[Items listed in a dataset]

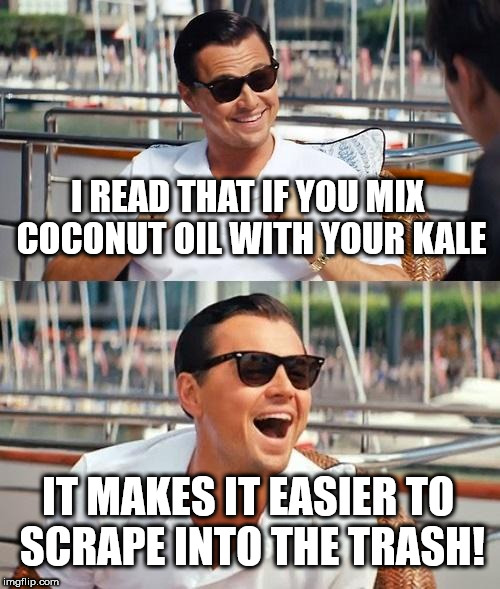 Leonardo Dicaprio Wolf Of Wall Street Meme | I READ THAT IF YOU MIX COCONUT OIL WITH YOUR KALE IT MAKES IT EASIER TO SCRAPE INTO THE TRASH! | image tagged in memes,leonardo dicaprio wolf of wall street | made w/ Imgflip meme maker
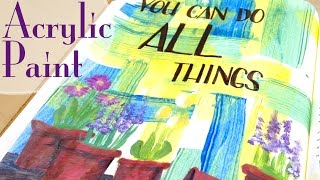 Bible Journaling HOW-TO: Acrylic Paint | You Can Do All Things (Job 42:2)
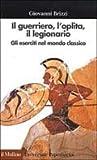 Il guerriero, l'oplita, il legionario: gli eserciti nel mondo classico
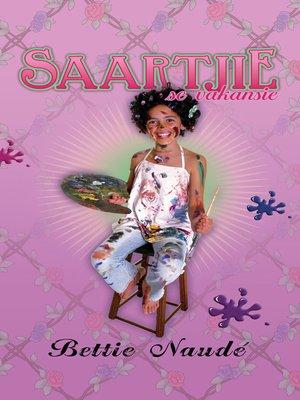 cover image of Saartjie se vakansie (#2)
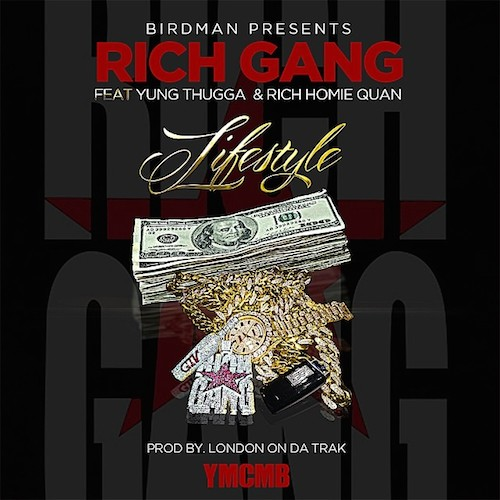 lifestyle Young Thug & Rich Homie Quan – Lifestyle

▶ ASSIGNED TASK: Set every record down again verbatim, without pictures.

▶ ANSWER SPACE:
 Leonardo Dicaprio Wolf Of Wall Street Meme | I READ THAT IF YOU MIX COCONUT OIL WITH YOUR KALE IT MAKES IT EASIER TO SCRAPE INTO THE TRASH! | image tagged in memes,leonardo dicaprio wolf of wall street | made w/ Imgflip meme maker
 Bible Journaling HOW-TO: Acrylic Paint | You Can Do All Things (Job 42:2)
 Il guerriero, l'oplita, il legionario: gli eserciti nel mondo classico
 cover image of Saartjie se vakansie (#2)
 lifestyle Young Thug & Rich Homie Quan – Lifestyle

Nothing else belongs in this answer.